En Corée du Sud, en fréquentant des lieux de sortie nocturne, un seul individu a contaminé plusieurs dizaines de personnes, qui en ont contaminé d’autres encore : l’épidémie, jusqu’alors parfaitement maîtrisée, est ainsi repartie. Certaines situations sont plus à risques que d’autres.

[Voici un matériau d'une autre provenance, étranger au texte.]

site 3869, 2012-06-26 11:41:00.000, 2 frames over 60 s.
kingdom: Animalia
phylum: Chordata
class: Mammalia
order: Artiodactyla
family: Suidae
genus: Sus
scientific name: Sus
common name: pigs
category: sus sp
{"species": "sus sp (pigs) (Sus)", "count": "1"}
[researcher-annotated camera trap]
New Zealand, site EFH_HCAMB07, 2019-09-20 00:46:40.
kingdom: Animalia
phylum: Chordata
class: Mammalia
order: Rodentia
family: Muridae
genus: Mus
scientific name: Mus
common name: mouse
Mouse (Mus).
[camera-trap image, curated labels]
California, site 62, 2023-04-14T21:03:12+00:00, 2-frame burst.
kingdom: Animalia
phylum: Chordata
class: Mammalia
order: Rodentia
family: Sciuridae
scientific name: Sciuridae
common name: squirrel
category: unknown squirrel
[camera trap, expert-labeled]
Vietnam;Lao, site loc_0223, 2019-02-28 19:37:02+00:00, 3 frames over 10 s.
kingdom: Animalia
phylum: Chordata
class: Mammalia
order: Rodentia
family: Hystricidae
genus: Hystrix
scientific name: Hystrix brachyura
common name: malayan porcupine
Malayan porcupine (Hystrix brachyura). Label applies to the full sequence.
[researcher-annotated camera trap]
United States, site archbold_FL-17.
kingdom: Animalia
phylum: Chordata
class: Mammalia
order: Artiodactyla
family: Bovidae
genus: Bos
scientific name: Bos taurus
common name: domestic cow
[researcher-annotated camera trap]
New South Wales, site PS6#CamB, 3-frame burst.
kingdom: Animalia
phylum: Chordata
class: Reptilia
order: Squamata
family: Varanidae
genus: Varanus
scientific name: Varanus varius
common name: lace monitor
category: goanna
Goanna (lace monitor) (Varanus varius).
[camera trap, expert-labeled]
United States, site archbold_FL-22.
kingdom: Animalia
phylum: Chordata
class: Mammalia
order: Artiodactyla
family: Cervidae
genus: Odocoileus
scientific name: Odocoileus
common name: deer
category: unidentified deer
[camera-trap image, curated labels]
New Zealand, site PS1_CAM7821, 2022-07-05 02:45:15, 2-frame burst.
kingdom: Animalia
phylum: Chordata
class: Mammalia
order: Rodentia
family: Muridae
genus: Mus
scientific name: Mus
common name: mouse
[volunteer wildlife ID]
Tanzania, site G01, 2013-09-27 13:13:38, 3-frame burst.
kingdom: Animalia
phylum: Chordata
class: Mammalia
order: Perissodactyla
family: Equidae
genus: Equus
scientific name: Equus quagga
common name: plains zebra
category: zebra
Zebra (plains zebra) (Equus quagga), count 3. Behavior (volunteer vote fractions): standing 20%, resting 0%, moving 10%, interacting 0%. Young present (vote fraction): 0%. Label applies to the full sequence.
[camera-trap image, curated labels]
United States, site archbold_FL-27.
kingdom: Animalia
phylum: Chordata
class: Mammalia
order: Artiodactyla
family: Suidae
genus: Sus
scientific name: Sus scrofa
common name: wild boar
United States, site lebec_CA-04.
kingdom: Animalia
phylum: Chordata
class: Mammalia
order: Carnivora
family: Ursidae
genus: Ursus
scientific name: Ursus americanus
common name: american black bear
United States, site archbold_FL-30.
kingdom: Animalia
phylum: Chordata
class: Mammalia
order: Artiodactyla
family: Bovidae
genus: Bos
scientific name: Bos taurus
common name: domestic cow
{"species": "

N’y voyez aucune volonté d’empêcher les gens de danser : moi-même, j’aime beaucoup danser, surtout quand l’été vient ! (Sourires.) Mais il est important de conserver une capacité d’action, tout en accompagnant les responsables de discothèques, pour leur permettre de les reconvertir en bars ou en salles de spectacles, et tout en les soutenant financièrement. Il est hors de question de laisser qui que ce soit au bord du chemin.

Ces dispositions sont importantes : elles permettent au Gouvernement de fermer des lieux a priori, même si l’épidémie a décru.

De surcroît, pour déclencher l’état d’urgence sanitaire, il faut être placé face à une catastrophe sanitaire. La contamination de quarante personnes dans une commune ne peut pas être considérée comme telle. Mais si l’on attend la catastrophe pour déclencher l’état d’urgence, on est sûr qu’elle surviendra. Encore une fois, mieux vaut prévenir que guérir : ce vieil adage médical se vérifie souvent !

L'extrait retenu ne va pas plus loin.